Seitenauszug.
Mit anderen Worten: Mit dem technologischen Fortschritt wird auch der Endoskopentwicklung einiges abverlangt.
Was kommt als Nächstes? Roboterchirurgie, KI-Diagnostik und mehr
An der Spitze aktueller Entwicklungen im Medizinbereich stehen hochspezialisierte chirurgische Roboter, die aber nicht alleine operieren, sondern ChirurgInnen bei Operationen unterstützen. Die ÄrztInnen sitzen an einer Konsole und steuern über eine Fernbedienung die Roboterarme, während sie auf einem Bildschirm ein dreidimensionales Bild des Operationsfeldes betrachten. Das Besondere: Die Roboterarme sind in der Lage, unwillkürliche Bewegungen der Hände der Operierenden auszugleichen.
Die neue Art des Operierens hebt die chirurgische Präzision auf ein höheres Niveau. Dennoch sind die präzise gesteuerten Roboterarme darauf angewiesen, dass ChirurgInnen den Operationsbereich deutlich sehen können. Dazu benötigen sie helles, gleichmäßiges weißes Licht, das über mehrere Meter von der Lichtquelle in den Körper transportiert werden muss. Dieses Licht beleuchtet das Operationsgebiet so optimal, dass das untersuchte Gewebe für das menschliche Auge so natürlich wie möglich erscheint.
„Im Fachjargon heißt das, dass das Licht einen sehr hohen Farbwiedergabeindex (color rendering index „CRI“) haben muss", erklärt Jan. Ein unzureichender CRI bedeutet Farbabweichungen, die dazu führen können, dass Ärzte etwas im Inneren des Körpers übersehen oder falsch interpretieren – was zu Fehldiagnosen führen kann. Wenn der Bildschirm vor ihnen jedoch ein gestochen scharfes und naturgetreues Bild des Operationsfeldes zeigt, können die ÄrztInnen die OP so durchführen, als würden sie ihre eigenen Augen und Arme benutzen.

Datensätze.
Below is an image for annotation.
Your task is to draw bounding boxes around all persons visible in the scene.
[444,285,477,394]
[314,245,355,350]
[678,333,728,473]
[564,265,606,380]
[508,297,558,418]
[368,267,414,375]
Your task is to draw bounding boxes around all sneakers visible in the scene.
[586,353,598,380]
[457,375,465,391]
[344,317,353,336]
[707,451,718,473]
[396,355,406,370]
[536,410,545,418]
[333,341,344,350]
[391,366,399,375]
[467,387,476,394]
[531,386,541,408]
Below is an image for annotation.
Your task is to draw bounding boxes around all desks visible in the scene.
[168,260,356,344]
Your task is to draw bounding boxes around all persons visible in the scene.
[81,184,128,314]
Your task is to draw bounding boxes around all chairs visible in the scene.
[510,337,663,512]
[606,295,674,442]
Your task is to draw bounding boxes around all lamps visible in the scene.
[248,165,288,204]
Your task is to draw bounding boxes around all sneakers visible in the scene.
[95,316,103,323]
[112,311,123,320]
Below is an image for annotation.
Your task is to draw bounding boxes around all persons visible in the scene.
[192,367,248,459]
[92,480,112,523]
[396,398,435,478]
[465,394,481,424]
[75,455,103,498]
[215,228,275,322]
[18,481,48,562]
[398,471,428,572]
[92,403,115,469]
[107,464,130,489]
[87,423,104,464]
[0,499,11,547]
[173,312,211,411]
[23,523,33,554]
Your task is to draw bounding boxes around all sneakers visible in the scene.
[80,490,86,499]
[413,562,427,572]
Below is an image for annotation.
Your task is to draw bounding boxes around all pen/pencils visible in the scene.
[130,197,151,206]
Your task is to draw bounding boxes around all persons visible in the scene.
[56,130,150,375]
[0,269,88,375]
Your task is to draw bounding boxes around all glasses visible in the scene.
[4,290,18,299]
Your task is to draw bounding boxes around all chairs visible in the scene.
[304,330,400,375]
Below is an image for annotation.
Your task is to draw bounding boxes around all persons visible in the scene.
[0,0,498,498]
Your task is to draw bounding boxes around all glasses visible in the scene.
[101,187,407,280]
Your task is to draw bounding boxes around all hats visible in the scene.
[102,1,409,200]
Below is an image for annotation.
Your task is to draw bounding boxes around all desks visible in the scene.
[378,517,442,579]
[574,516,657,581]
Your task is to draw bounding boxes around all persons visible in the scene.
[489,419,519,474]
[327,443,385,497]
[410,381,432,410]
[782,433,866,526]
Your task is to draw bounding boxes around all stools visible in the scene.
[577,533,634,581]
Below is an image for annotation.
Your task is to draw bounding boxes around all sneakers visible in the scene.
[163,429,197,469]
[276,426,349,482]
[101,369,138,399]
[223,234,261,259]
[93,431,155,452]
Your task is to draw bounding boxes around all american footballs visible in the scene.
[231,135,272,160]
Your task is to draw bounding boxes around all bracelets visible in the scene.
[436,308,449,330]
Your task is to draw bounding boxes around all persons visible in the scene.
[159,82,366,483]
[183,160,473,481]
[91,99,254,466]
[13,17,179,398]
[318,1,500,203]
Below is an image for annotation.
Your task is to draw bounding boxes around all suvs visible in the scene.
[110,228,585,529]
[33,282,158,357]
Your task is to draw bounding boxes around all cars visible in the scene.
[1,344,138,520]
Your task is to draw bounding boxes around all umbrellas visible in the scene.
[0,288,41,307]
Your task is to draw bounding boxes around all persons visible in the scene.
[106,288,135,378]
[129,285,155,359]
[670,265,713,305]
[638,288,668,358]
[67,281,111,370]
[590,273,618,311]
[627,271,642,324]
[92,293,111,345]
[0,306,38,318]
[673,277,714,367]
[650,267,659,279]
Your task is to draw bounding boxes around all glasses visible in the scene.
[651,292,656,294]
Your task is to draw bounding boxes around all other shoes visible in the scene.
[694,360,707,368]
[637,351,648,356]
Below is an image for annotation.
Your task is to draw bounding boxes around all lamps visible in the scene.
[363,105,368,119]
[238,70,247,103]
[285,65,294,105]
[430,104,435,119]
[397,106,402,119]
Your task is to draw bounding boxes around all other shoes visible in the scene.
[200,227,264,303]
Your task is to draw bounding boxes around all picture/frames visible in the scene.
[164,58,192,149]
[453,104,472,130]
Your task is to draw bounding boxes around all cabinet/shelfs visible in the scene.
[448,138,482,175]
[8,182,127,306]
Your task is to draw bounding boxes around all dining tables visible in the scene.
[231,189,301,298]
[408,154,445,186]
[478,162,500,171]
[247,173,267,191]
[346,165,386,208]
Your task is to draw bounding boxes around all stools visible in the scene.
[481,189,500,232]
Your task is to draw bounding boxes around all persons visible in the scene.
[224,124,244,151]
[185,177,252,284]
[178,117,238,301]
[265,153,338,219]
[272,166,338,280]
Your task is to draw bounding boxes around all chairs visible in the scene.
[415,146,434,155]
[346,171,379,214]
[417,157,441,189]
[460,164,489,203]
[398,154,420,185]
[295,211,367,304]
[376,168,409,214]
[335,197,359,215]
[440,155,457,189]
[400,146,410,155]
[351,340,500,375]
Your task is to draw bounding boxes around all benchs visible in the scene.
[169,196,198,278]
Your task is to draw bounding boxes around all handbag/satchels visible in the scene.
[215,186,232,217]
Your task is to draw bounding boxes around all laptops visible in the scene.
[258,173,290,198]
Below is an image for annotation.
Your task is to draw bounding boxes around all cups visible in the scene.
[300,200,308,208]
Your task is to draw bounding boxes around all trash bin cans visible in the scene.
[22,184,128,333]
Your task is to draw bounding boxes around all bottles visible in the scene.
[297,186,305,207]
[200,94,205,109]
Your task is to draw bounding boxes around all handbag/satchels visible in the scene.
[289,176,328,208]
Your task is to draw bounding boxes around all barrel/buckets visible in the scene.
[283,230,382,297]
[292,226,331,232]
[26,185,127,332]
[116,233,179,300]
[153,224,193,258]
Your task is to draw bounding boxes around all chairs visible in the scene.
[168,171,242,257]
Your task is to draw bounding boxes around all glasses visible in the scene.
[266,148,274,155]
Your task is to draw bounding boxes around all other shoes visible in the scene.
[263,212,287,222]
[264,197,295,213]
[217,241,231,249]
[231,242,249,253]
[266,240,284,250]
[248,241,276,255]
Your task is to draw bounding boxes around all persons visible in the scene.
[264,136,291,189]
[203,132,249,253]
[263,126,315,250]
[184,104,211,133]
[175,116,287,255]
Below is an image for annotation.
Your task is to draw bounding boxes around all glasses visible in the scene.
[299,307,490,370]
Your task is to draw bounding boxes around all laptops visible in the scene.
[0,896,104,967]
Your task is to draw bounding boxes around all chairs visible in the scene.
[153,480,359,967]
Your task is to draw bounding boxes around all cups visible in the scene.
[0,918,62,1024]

Auftrag.
Welche Bewegungen können die Roboterarme laut dem Seitenauszug ausgleichen?

Antwortfeld.
Unwillkürliche Bewegungen der Hände der Operierenden.